:: RECORDS PROVIDED ::

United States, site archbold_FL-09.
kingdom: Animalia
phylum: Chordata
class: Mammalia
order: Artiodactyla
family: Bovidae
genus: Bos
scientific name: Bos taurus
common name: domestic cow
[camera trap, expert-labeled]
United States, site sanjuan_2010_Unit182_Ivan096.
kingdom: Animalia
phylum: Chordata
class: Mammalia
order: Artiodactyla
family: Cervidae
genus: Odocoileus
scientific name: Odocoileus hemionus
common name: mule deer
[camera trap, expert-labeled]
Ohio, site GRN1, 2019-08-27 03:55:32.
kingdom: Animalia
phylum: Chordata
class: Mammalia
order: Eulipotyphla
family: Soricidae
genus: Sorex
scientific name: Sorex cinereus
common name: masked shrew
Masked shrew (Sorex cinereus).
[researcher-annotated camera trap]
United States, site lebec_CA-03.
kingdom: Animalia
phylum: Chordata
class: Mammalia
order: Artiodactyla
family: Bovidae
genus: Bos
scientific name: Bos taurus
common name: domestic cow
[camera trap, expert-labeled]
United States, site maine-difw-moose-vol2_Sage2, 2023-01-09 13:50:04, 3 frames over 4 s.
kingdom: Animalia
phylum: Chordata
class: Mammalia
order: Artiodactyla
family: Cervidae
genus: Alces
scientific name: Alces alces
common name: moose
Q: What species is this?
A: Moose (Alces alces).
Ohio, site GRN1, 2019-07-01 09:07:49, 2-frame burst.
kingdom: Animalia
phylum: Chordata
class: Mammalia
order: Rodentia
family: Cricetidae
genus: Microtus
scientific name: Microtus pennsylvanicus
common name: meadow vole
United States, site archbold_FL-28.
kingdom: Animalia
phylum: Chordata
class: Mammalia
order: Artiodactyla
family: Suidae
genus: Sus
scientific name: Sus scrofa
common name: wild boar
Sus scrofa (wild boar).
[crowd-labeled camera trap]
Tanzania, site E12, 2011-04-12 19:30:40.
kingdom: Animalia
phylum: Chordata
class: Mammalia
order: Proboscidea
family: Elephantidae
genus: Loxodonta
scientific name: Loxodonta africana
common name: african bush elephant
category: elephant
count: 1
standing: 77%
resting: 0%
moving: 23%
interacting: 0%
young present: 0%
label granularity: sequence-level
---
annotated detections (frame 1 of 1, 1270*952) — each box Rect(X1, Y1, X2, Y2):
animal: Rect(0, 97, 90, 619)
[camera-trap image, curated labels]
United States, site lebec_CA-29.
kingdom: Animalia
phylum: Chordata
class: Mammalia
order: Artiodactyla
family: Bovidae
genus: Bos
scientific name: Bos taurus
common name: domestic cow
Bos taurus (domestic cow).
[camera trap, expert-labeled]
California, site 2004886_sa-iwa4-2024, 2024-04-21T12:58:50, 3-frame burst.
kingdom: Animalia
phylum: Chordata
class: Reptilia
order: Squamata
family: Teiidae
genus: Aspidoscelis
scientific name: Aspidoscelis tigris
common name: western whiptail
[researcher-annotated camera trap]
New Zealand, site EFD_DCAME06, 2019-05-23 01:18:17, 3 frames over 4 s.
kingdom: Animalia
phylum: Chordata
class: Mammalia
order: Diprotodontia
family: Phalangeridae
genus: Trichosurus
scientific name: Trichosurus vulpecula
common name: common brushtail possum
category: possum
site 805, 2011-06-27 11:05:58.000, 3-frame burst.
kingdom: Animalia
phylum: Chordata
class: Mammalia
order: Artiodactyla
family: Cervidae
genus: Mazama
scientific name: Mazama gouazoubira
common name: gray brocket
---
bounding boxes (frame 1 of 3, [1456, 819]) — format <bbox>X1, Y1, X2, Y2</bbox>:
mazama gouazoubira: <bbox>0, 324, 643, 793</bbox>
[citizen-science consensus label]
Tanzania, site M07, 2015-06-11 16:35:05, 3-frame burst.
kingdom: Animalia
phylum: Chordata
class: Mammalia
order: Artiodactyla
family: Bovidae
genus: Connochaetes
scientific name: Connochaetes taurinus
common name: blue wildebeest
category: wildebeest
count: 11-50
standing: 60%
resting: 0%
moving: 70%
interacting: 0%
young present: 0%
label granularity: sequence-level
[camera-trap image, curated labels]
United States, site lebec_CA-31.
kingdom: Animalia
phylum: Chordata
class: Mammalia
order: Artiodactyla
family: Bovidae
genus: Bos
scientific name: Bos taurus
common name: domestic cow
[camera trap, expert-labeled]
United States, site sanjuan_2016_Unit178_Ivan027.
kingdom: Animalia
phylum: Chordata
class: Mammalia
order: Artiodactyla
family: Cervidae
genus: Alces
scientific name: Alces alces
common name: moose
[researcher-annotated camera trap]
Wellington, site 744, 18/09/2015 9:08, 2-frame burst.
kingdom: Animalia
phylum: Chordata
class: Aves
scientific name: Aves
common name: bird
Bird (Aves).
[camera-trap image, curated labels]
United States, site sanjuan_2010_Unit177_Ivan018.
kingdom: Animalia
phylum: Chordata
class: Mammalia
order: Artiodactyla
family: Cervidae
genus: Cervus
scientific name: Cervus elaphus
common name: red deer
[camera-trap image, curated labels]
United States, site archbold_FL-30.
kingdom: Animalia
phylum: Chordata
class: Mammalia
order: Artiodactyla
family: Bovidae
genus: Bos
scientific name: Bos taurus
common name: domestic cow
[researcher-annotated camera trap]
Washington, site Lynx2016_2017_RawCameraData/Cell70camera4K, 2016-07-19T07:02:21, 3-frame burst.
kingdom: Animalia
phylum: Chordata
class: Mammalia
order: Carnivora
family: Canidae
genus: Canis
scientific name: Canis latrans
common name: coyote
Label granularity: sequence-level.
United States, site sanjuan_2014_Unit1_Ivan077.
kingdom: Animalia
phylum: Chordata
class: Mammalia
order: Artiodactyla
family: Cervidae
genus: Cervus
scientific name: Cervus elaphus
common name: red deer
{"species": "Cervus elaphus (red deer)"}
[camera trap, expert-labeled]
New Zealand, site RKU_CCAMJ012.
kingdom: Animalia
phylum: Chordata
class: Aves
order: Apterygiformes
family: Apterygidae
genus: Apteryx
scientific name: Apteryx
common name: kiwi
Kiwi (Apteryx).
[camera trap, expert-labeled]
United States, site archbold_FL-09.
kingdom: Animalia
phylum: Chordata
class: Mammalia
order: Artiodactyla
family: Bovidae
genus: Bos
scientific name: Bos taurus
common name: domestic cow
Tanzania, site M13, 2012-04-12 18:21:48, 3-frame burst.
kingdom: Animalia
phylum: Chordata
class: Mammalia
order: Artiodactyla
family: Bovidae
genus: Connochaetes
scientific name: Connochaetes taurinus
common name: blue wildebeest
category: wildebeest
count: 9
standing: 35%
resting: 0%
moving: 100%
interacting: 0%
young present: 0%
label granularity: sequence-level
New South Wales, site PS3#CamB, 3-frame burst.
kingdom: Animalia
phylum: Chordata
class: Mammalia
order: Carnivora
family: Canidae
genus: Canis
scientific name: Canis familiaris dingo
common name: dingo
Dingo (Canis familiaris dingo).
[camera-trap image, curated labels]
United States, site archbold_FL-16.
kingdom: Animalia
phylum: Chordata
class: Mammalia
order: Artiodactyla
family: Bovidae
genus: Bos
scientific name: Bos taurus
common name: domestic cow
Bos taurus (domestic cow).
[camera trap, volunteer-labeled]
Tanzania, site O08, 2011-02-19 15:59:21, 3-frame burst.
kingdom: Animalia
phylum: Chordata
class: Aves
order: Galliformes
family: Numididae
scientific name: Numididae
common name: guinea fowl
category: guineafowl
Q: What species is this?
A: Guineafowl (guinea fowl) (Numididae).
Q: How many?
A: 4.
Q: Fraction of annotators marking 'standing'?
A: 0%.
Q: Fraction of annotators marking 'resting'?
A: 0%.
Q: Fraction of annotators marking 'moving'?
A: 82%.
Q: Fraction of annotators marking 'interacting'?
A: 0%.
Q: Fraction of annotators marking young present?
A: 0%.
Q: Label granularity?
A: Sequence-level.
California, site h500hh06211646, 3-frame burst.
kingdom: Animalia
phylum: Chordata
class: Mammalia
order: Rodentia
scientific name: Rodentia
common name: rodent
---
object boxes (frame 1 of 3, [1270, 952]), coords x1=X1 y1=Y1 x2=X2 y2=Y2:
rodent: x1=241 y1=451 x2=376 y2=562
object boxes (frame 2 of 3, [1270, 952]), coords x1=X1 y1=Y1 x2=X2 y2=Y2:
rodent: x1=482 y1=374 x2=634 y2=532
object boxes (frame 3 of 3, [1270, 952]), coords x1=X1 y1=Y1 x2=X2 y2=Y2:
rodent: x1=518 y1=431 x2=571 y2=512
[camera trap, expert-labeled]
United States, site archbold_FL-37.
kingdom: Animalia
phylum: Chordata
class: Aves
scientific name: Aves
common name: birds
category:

:::

Return exactly what appears in the records from the line with "object boxes (frame 2" through the final line, and nothing else.

object boxes (frame 2 of 3, [1270, 952]), coords x1=X1 y1=Y1 x2=X2 y2=Y2:
rodent: x1=482 y1=374 x2=634 y2=532
object boxes (frame 3 of 3, [1270, 952]), coords x1=X1 y1=Y1 x2=X2 y2=Y2:
rodent: x1=518 y1=431 x2=571 y2=512
[camera trap, expert-labeled]
United States, site archbold_FL-37.
kingdom: Animalia
phylum: Chordata
class: Aves
scientific name: Aves
common name: birds
category:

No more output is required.